"Masterplan" gegen Energiekrise in Arbeit:
Alternativenergie & Effizienz haben Priorität
- Josef Pröll verkündet Abspeckung des Klimafonds
- Faymann schasst den Klimaschutzbeauftragten Wabl
Aus Anlass des aktuellen Gaslieferstopps widmete sich die Regierung der Frage, wie man künftigen Energiekrisen aus dem Weg gehen kann. Priorität genieße in den Überlegungen laut Vizekanzler Josef Pröll die Forcierung von Alternativenergie sowie die Erhöhung der Energieeffizienz. Auch der Klimafonds wurde "abgespeckt", das Präsidium von vier auf zwei Mitglieder verkleinert, so Pröll.

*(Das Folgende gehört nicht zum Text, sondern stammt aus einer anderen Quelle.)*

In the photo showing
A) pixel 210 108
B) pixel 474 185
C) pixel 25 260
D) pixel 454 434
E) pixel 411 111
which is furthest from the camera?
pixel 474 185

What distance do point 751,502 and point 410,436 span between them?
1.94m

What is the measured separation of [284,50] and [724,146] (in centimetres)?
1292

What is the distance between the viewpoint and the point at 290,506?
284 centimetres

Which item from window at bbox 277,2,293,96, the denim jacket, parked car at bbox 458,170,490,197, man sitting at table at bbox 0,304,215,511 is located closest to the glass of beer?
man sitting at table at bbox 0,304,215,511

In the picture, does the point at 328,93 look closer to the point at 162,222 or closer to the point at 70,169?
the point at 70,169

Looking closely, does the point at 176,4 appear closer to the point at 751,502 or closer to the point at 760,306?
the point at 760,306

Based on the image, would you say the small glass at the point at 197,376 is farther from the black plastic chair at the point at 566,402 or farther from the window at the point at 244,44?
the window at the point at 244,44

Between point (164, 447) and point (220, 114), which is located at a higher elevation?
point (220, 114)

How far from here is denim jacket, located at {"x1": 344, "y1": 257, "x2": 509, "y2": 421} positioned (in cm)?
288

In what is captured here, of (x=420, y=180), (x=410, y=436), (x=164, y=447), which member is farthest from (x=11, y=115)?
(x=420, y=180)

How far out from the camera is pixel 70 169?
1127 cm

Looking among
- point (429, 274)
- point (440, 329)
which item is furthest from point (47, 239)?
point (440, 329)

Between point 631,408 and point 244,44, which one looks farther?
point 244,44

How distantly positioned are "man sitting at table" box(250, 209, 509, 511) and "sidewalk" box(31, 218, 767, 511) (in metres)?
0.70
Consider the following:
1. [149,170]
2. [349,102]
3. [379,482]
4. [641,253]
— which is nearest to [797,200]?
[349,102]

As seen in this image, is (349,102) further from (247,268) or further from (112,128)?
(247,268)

Künftig werden - wie im Regierungsprogramm vorgesehen - nur noch Verkehrs- und Umweltministerium einen Vertreter in den Klimafonds entsenden. Damit verliert auch der von Ex-Regierungschef Alfred Gusenbauer als Klimaschutzbeauftragter des Kanzlers installierte Ex-Grünen-Mandatar Andreas Wabl seine letzte Betätigung als Regierungsberater. Werner Faymann habe den im August 2009 auslaufenden Vertrag nicht verlängert, sagte Wabl. Seit 1. Jänner ist Wabl laut eigener Aussage nicht mehr im Amt. Ob es eine Klage gegen Faymann geben werde, ließ er offen.
Ein Kernpunkt bei der Stärkung von Alternativenergie in Österreich sollen laut Pröll beschleunigte Verfahren bei Wasserkraftprojekten sein. Hier gehe es vor allem um die Fristen für die Umweltverträglichkeitsprüfung.